--- begin Passage given ---

[R] A comment about R:

Wed Jan 4 02:36:46 CET 2006

>Hello,

>Unlike most posts on the R mailing list I feel qualified to comment on 
>this one.  For about 3 months I have been trying to learn use R,  after 
>having  used various versions of SPSS for about  10 years.

I think it is far too simplistic to ascribe non-use of R to laziness.  This 
may well be the case for some, however, I have read 5-6 books on R, waded 
through on-line resources,  read the documentation and asked multiple 
questions via e-mails - and still find even some of the basics very difficult.

There are several reasons for this:

1. For some tasks R is extremely user-unfriendly.  Some comparative examples:

(a) In running a chi-square analysis in SPSS the following syntax is included

/STATISTIC=CHISQ
   /CELLS= COUNT EXPECTED ROW COLUMN TOTAL RESID .

this produces expected and observed counts, row & column percentages, 
residuals, chi-square & Fisher's exact  test + other output.

In R, it is a herculean task to produce similar output . It certainly, 
can't be produced in 2 lines as far as I can tell.

(b)  in SPSS if I want to compare multiple variables by a single dependent 
variable this is readily performed

CROSSTABS
   /TABLES=baserdis  baserenh  basersoc baseradd socbest disbest entbest 
addbest worsdis worsphy by group

I used the chi-square example again, but the same applies for a t-test. I 
started looking into how  to do something similar in R, with the t-test 
command but gave up. R does force the user to take a more considered 
approach to analysis.

(c) To obtain a correlation matrix in R with the correlation & p-value is 
no simple task -

In SPSS this is obtained via:

GET
   FILE='D:\a study\data\dat\key data\master data.sav'.

--- end Passage given ---
--- begin Data lines ---

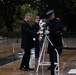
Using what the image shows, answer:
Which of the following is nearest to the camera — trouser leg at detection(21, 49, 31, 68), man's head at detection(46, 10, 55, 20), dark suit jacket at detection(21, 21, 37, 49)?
man's head at detection(46, 10, 55, 20)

--- end Data lines ---

* **Exercises to complete**
A - According to the R mailing list post, how many books on R has the writer read?
B - Write out the R mailing list post starting with "There are several" and going on through "TOTAL RESID .".
C - Carry on the R mailing list post from its last line.
The listing is not needed here.

* **Expected responses**
A - 5-6 books.

B -
There are several reasons for this:

1. For some tasks R is extremely user-unfriendly.  Some comparative examples:

(a) In running a chi-square analysis in SPSS the following syntax is included

/STATISTIC=CHISQ
   /CELLS= COUNT EXPECTED ROW COLUMN TOTAL RESID .

C -
NONPAR CORR
   /VARIABLES= goodnum badnum good5 bad5 avfreq avdayamt
   /PRINT=KENDALL TWOTAIL
   /MISSING=PAIRWISE .

In R something like this is required -

 > by(mydat, mydat$group, function(x) {
+ nm <- names(x)
+ rho <- matrix(, 6, 2)
+ rho.nm <- matrix(, 6, 2)
+ k <- 1
+ for(i in 2:4) {
+ for(j in (i + 1):5) {
+ x.i <- x[, i]
+ x.j <- x[, j]
+ ct <- cor.test(x.i, x.j, method=c("kendall") , alternative =c("two-sided"))
+ rho[k, 1] <- ct$estimate
+ rho[k, 2] <- round(ct$p-value, 3)
+ rho.nm[k, ] <- c(nm[i], nm[j])
+ k <- k + 1
+ }
+ }
+ rho <- cbind(as.data.frame(rho.nm), as.data.frame(rho))
+ names(rho) <- c("freq.i", "freq.j", "cor", "p-value")
+ rho
+ })

2) It is not always clear what the output produced by R, is. The 
Mann-Whitney U-test is a good example. In R, it seems a standardised value 
is obtained. I was advised that it is easy enough to check this as R is 
open-source, but at least for me, I don't believe I would understand this 
code anyway. It is confusing when comparative programs such as R and SPSS 
produce dis-similar results. For the user it is important to be able to 
fairly easily reconcile such differences, to engender confidence in results.

3) I find the help files in R quite difficult to understand.  For example, 
see help(t.test).  It is almost assumed by the examples that you know what 
to do. Personally, I would find some form of simple decision tree easier 
-e.g. If you want to perform a t-test with the dependent variable in one 
column and the dependent use in another use t.test(AVFREQ~GROUP) . If you 
want to perform a t-test with the dependent variable in separate columns 
(each column representing a different group) use - t.test(AVFREQ1, AVFREQ2) .

4) My initial approach to using R, was to run commands I had used commonly 
in SPSS and compare the results. I have only got as far  as basic ANOVA. 
This has been time-consuming and at times it has been difficult to obtain 
advice. Some people on the R list have been extremely generous with their 
time and knowledge, and I have much appreciated this assistance. At other 
times I see responses met  with something like arrogance. With the 
sophistication of R, there is also an elitism.  This is a barrier to R 
being more widely accepted and used.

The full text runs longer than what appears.